3. Listen to Your Body
When my cat is dirty, she'll plop down wherever she pleases and give herself a bath. When she's hungry, she'll trot to the kitchen and have a snack from her kibble bowl. When she's thirsty, she'll knock over my water glass to help herself, even though there's a perfectly nice bowl of water next to her food. When she doesn't want to be pet, she attacks my innocent hand and likewise, when she needs affection she has no qualms about curling up next to me. This is because she listens to her body. If you aren't feeling well, if you need a break, or if you simply need to get some air, trust the signals your body is sending you. It doesn't mean you're weak; it means you are practicing self-care. While I don't advise licking your own butt in the middle of the office, modify the approach. Go splash some water on your face, leave early, go the gym on your lunch break. Make time to do things for your body and it will reward you.
4. Do Things Just Because They Feel Good
My kitty has many very odd habits, such as meowing under the couch for no reason, playing with my shoes, bumping her head into my nightstand over and over, and purring whenever I pull laundry out of the drier. I have no idea what any of this means, other than I live with a complete weirdo, but you know what? She seems happy. Seeing her roll in an afternoon sunbeam reminds me to take time for the little things I love--like reading an entire book in the bathtub, or having french toast for dinner, or taking a nap in my car midday. If we only do things that make sense, our lives will be incredibly boring. Sometimes it's important to give into the quirky, harmless urges we have. Let's just say that I've never regretted joining my cat on the floor for a sun nap.

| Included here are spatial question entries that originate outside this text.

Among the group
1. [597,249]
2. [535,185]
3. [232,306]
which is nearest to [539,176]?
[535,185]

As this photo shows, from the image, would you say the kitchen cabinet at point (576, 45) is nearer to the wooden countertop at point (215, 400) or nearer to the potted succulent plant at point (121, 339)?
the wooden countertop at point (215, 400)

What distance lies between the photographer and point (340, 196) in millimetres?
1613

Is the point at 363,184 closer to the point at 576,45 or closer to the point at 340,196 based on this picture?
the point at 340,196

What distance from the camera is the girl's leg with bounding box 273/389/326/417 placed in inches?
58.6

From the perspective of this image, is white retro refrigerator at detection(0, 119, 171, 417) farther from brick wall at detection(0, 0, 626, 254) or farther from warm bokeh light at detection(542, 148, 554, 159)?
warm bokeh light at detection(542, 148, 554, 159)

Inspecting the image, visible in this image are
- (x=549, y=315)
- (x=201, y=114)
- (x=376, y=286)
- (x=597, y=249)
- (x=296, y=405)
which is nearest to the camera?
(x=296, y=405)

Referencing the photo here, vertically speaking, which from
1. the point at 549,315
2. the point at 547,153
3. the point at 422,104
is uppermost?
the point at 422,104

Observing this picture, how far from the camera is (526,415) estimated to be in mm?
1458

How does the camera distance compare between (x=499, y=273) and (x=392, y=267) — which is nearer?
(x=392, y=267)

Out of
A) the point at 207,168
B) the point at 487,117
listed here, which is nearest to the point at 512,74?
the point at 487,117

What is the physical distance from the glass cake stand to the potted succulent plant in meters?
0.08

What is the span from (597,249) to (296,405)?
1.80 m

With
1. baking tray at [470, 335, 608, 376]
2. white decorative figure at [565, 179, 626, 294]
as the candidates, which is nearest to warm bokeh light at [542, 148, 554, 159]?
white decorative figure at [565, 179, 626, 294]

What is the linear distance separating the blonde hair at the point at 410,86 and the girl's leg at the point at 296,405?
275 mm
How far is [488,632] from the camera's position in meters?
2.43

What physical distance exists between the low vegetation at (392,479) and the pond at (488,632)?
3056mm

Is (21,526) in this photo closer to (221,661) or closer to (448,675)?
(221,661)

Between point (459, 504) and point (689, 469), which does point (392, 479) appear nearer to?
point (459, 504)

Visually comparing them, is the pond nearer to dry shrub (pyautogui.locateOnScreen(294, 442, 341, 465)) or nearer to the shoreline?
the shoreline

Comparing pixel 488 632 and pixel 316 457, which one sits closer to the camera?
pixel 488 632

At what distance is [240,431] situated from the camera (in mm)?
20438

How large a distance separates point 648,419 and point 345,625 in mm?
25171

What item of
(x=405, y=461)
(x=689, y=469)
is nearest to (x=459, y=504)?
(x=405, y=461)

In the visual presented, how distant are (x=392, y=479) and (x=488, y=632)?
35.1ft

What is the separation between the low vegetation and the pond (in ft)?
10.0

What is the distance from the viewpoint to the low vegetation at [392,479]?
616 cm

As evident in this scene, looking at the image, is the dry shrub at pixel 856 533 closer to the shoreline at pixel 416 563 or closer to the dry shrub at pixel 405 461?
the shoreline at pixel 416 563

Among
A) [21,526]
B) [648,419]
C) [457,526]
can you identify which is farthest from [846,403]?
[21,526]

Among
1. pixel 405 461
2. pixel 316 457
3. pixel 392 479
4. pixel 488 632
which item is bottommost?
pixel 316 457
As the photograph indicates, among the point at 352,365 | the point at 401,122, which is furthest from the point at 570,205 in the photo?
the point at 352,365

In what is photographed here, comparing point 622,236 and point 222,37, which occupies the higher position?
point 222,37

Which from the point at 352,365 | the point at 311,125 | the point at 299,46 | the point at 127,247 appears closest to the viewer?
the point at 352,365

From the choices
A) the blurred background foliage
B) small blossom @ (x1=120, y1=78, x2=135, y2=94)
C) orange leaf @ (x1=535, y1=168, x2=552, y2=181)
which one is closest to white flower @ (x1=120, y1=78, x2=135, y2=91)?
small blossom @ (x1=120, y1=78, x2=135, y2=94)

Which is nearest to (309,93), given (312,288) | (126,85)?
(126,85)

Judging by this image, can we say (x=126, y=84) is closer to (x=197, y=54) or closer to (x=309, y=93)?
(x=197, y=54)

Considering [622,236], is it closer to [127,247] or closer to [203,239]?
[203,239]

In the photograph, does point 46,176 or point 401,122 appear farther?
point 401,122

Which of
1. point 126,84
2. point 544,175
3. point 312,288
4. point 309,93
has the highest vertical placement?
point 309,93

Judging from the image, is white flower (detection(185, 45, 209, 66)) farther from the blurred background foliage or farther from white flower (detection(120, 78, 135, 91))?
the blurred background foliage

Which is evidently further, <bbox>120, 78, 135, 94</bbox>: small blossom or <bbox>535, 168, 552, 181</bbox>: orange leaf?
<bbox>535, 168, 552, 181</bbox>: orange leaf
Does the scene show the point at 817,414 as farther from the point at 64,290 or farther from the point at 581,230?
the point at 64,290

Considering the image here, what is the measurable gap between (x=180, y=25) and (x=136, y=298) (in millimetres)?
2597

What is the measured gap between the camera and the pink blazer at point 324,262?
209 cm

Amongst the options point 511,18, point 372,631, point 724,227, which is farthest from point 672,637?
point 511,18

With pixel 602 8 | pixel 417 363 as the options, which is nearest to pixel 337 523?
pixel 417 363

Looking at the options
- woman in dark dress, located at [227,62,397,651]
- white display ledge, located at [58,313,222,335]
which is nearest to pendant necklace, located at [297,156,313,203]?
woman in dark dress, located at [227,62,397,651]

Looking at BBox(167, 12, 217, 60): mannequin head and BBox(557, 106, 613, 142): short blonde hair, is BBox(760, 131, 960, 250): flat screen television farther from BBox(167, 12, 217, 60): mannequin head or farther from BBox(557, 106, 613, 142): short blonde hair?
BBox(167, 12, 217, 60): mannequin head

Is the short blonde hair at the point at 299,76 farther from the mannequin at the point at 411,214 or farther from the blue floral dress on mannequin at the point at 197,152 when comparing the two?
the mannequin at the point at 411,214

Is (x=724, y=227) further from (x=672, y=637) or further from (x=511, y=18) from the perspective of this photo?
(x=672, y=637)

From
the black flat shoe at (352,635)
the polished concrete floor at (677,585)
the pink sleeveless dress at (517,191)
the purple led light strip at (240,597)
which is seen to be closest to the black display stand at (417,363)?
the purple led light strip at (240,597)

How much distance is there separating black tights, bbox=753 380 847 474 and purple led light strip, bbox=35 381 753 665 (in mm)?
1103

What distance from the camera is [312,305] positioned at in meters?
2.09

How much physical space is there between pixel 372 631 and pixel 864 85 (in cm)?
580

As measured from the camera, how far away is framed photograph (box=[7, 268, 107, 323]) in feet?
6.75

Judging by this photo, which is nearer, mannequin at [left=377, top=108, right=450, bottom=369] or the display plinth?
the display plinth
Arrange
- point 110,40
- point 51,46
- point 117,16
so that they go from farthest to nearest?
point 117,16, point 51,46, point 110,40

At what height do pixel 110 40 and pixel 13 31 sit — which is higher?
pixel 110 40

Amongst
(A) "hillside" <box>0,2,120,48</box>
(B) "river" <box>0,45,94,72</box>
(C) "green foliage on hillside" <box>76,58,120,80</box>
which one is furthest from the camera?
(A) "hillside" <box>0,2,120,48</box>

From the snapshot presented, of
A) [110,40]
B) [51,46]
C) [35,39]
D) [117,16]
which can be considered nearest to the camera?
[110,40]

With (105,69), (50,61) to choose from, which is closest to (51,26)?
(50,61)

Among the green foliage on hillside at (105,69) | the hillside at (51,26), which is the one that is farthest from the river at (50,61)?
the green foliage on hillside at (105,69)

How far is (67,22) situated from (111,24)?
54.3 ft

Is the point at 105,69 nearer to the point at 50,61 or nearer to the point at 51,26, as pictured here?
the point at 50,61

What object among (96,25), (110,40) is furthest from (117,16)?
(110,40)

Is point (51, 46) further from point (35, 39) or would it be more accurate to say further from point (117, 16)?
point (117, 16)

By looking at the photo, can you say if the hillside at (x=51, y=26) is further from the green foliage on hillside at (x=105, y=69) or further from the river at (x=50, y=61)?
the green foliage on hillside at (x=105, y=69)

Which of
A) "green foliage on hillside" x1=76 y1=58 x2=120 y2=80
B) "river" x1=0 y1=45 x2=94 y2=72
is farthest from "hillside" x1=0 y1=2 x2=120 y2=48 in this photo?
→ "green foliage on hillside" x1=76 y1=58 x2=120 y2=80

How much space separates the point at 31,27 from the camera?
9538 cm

5. Protect Your Alone Time
Have you ever noticed how your fur babies like to hide in boxes or paper bags? Or how they enjoy napping on top of the fridge? Cats require safe, solitary space to maintain happiness. While it might look adorable, it's sending a clear message: I need some alone time. Humans are not much different. No matter how extroverted we are, everyone needs time to unwind and recharge their batteries. It doesn't make you selfish, it makes you smart. When we have time to disconnect, we can be more present, more engaged, and more alert when we are social. Take a night to yourself every few weeks to just read a book, or catch up on a favorite show, or hide under the front porch. Maybe your cat will even join you!
6. Pick Your Family
When I adopted my cat, I was initially reaching for one of her litter mates, a cute little orange boy. But my cat, a fluffy white longhair, reached up with her tiny paw and touched my hand. I took one look into her huge blue eyes and could tell that she was the cat for me. Practice the same discernment with your social circle. Seek people out who feel like family and don't be afraid to choose them.